The axes of XPath

[25 March 2010; error noticed by Dimitre Novatchev fixed 29 March 2010]

Steve DeRose and I have been discussing the XPath [1.0] data model recently (among other things), and in the course of the discussion an interesting observation has emerged.

it’s obvious that some of the axes in XPath expressions are inverses of each other, and also that some are transitive closures of others (or, going the other way, that some are transitive reductions of others). What surprised me a little was that (if for the moment you leave out of account the self and the XYZ-or-self axes, the attribute axis, and the namespace axis [and also preceding and following) all of the XPath axes fit naturally into a pattern that can be represented by three squares. (Will table markup work here? I wonder.) The first square represents the up/down axes:

Up/down
parent ancestor
child descendant

The next square covers sibling relations. Unlike parent and child, which are just short-hand for single steps along the up or down axis, XPath provides no syntactic sugar for preceding-sibling :: * [1] and following-sibling :: * [1], so I’ve invented the names “nextsib” and “prevsib” (marked with a star here to signal that they are invented):

Sideways
*prevsib preceding-sibling
*nextsib following-sibling

The third square describes overall document order; again, I’ve invented names for the single-step relations [note that the names used here for the transitive relations are given by XPath 2.0; XPath 1.0 doesn’t provide notation for them]:

Overall document order
*prevnode >>
*nextnode <<

[In the first version of this post, the right-hand columns were labeled preceding and following, but Dimitre Novatchev reminded me gently that these axes do not in fact correspond to document order: preceding excludes andestors and following excludes descendants. That’s a plausible exclusion, since no one in their right mind would say that chapter one of Moby Dick precedes the first paragraph of Moby Dick. Contains, yes; precedes, no. In fact, I remember getting into an argument with Phil Wadler about this, early on in the days of the XML Query working group, not realizing (a) that the document ordering he was describing was actually prescribed by XPath 1.0, nor (b) that saying that ancestors precede their descendants in document order didn’t mean that the ancestors would have to be present on the preceding axis. Thank you, Dimitre! And sorry, Phil!]

In each table row, the relation on the right is the positive transitive closure of the one on the left, and the one on the left is the transitive reduction of the one on the right.

In each table column, the relations in the top and bottom rows are inverses of each other.

### [Data shown]
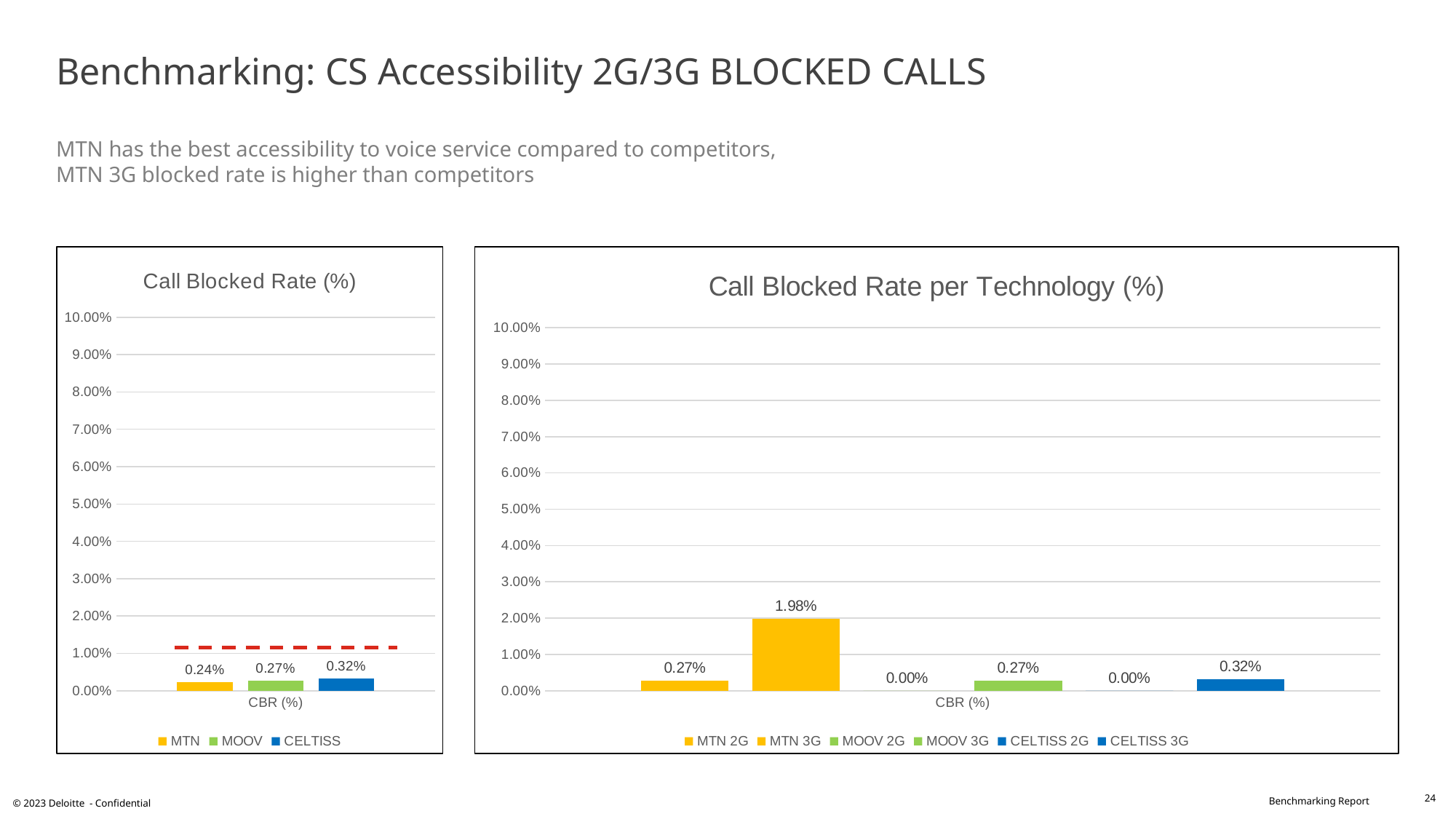
In the 'Call Blocked Rate (%)' chart, what is the value for MTN? 0.24% In the 'Call Blocked Rate (%)' chart, which operator has the lowest call blocked rate? MTN In the 'Call Blocked Rate per Technology (%)' chart, what is the value for CELTISS 2G? 0.00% In the 'Call Blocked Rate (%)' chart, what is the value for CELTISS? 0.32% In the 'Call Blocked Rate per Technology (%)' chart, what is the difference between the MTN 3G and MTN 2G values? 1.71% In the 'Call Blocked Rate (%)' chart, what is the difference between the CELTISS and MTN values? 0.08% In the 'Call Blocked Rate (%)' chart, how many series does the legend list? 3 In the 'Call Blocked Rate per Technology (%)' chart, which series has the highest value? MTN 3G In the 'Call Blocked Rate per Technology (%)' chart, is the value for MTN 3G greater or less than 1.00%? greater In the 'Call Blocked Rate per Technology (%)' chart, what is the value for MTN 3G? 1.98% In the 'Call Blocked Rate per Technology (%)' chart, how many series does the legend list? 6 In the 'Call Blocked Rate (%)' chart, which operator has the highest call blocked rate? CELTISS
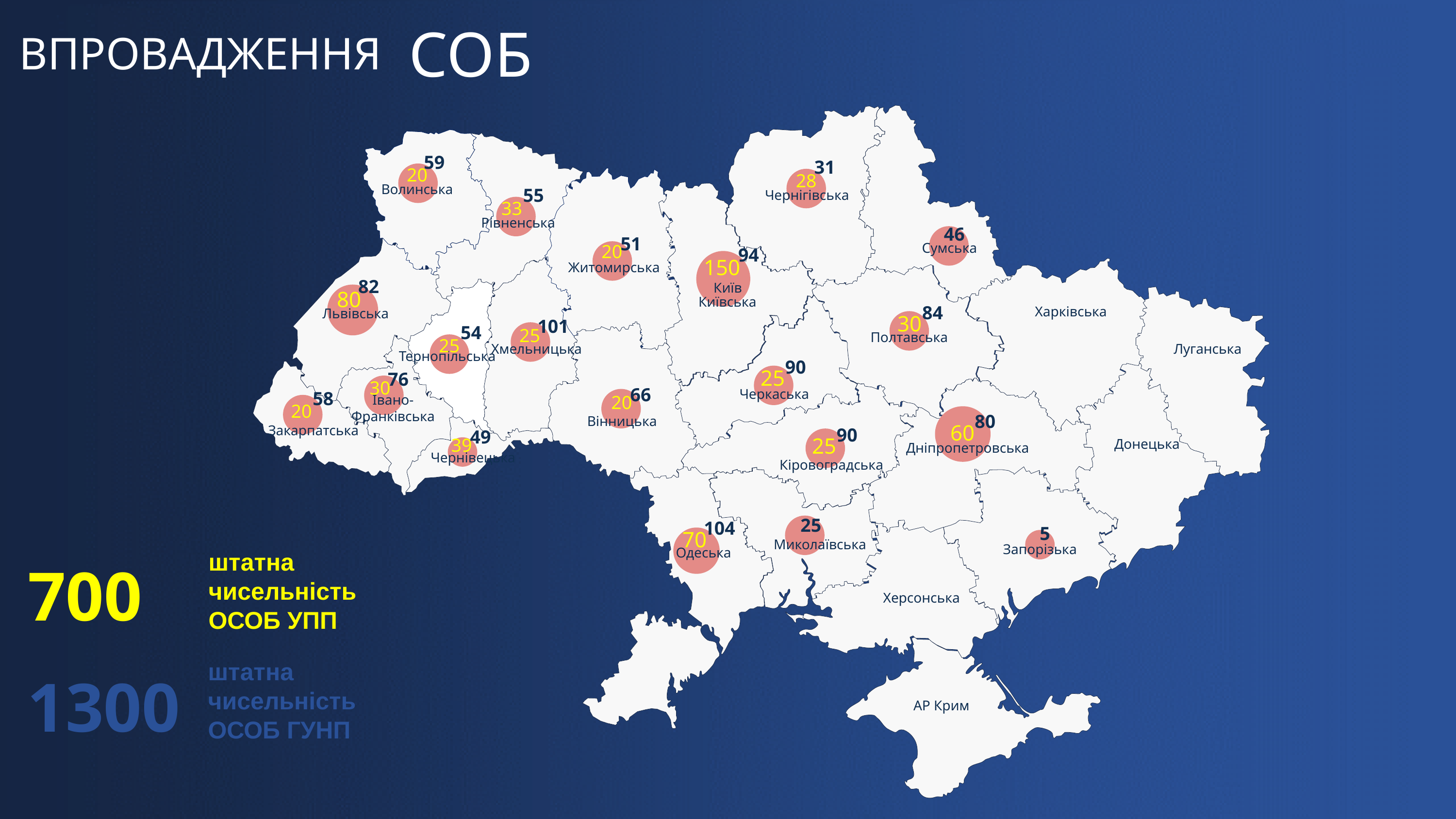
What is the dark number shown next to the bubble for Одеська? 104 What total staffing number (штатна чисельність ОСОБ ГУНП) is shown in blue at the bottom left? 1300 Which has the larger yellow bubble value, Львівська or Дніпропетровська? Львівська What total staffing number (штатна чисельність ОСОБ УПП) is shown in yellow at the bottom left? 700 Which region has the highest yellow bubble value on the map? Київ / Київська What is the difference between the dark number (104) and the yellow value (70) for Одеська? 34 How many regions on the map have a bubble marker? 20 What is the yellow value shown in the bubble for Дніпропетровська? 60 What kind of chart is shown on the slide? Bubble map Which region has the lowest dark number on the map? Запорізька What is the yellow value shown in the bubble for Київ / Київська? 150 What is the dark number shown for Хмельницька? 101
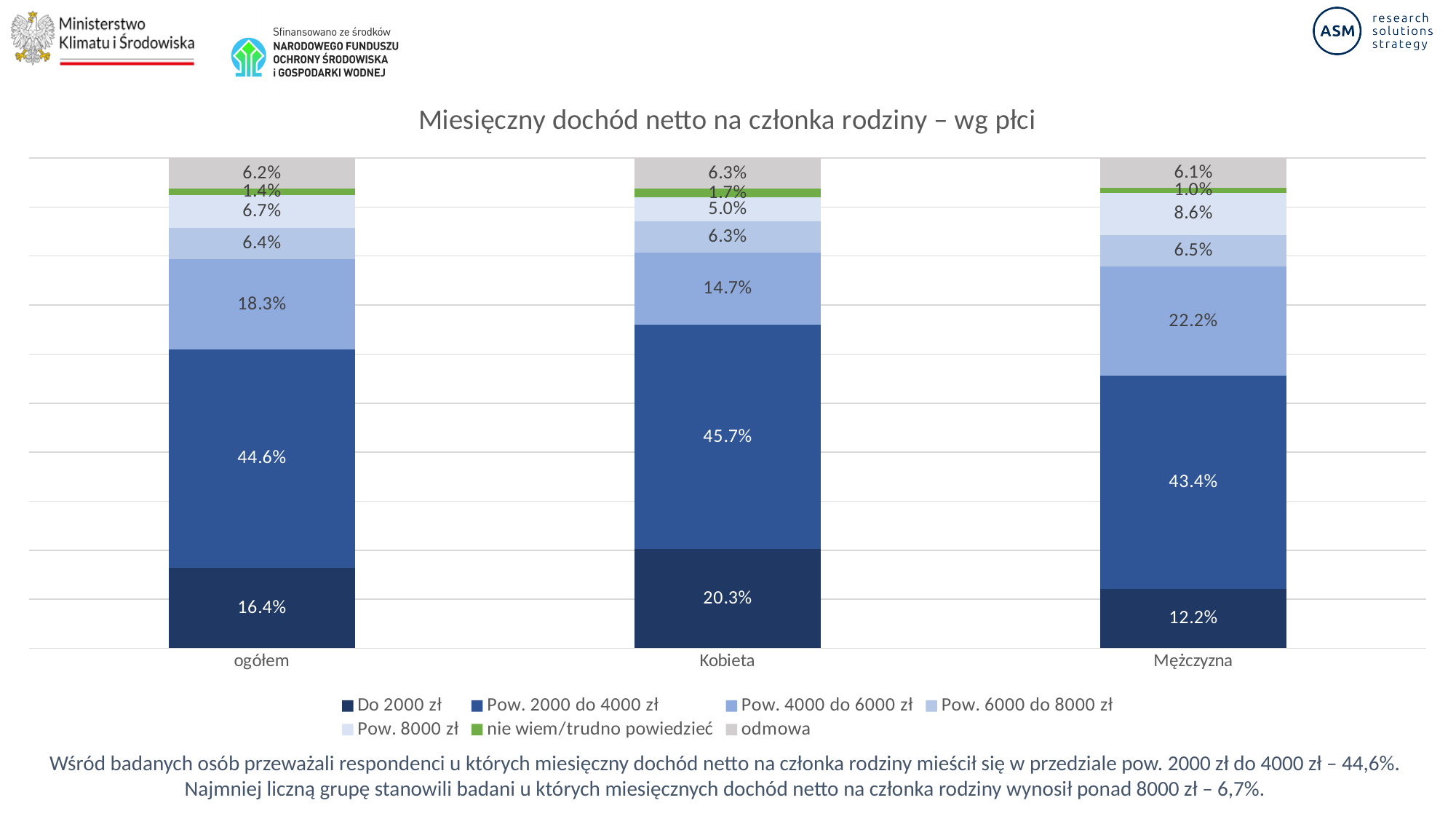
What is the value for 'Pow. 2000 do 4000 zł' in the 'ogółem' bar? 44.6% Which is larger: the 'Pow. 4000 do 6000 zł' value for 'Mężczyzna' or for 'Kobieta'? Mężczyzna What is the difference between the 'Do 2000 zł' values for 'Kobieta' and 'Mężczyzna'? 8.1 percentage points What is the title of the chart? Miesięczny dochód netto na członka rodziny – wg płci What is the value for 'Pow. 8000 zł' in the 'Mężczyzna' bar? 8.6% Which category has the lowest value for 'Do 2000 zł'? Mężczyzna What is the value for 'Do 2000 zł' in the 'Kobieta' bar? 20.3% How many series does the legend list? 7 What is the value for 'odmowa' in the 'Kobieta' bar? 6.3% How many categories are shown on the x axis? 3 Which category has the highest value for 'Pow. 2000 do 4000 zł'? Kobieta What kind of chart is shown on the slide? Stacked bar chart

### [What you need to do]
[A] According to the post on XPath axes, which nodes does the following axis exclude?
[B] Extend the post on XPath axes onward from its closing sentence.
The listing plays no part in the work here.

### [Task-by-task answers]
[A] Descendants.

[B]
The tables make it easy to see that it suffices to take a single pair of relations on nodes as primitive (e.g. child [or better first-child] and nextsib, or parent and prevsib); everything else in the tree can be defined in terms of the two primitive relations. (It’s not completely clear to me yet whether any two relations will do as long as they are from different tables, or not. Taking nextnode and parent seems to work, as does the pair nextnode and child but nextnode and first-child seems to pose problems — why can child be replaced by first-child in some situations but not others? Hmm.)

There seem to be implications for the formalization of the data model (which is how we got here in the first place), but maybe also for teaching new users how to think about or learn XPath.

2 thoughts on “The axes of XPath

  1. Hi Michael,

    This is *very interesting* article. Here is one first observation:

    It is not correct to label Preceding/following with “overall document order”.

    As we know well, the preceding/following and ancestor/descendant directions are orthogonal and non-overlapping. Therefore, both directions must take part in any attempt to cover the complete document order (of all nodes) of a document.

  2. Dimitre, thank you for the comment. I’m very glad you like the squares.

    And thank you for correcting my error with regard to the preceding and following axes; checking the text of the XPath 1.0 spec I see that you are right. The two axes use document order, but I had apparently forgotten that preceding excludes ancestors and following excludes descendants. It seems to me that there ought to be a square whose right-hand columns are less-than and greater-than in document order (what XPath 2.0 writes as “<<” and “>>”). If preceding and following are retained, then “<<” and “>>” must go to a fourth square.

Comments are closed.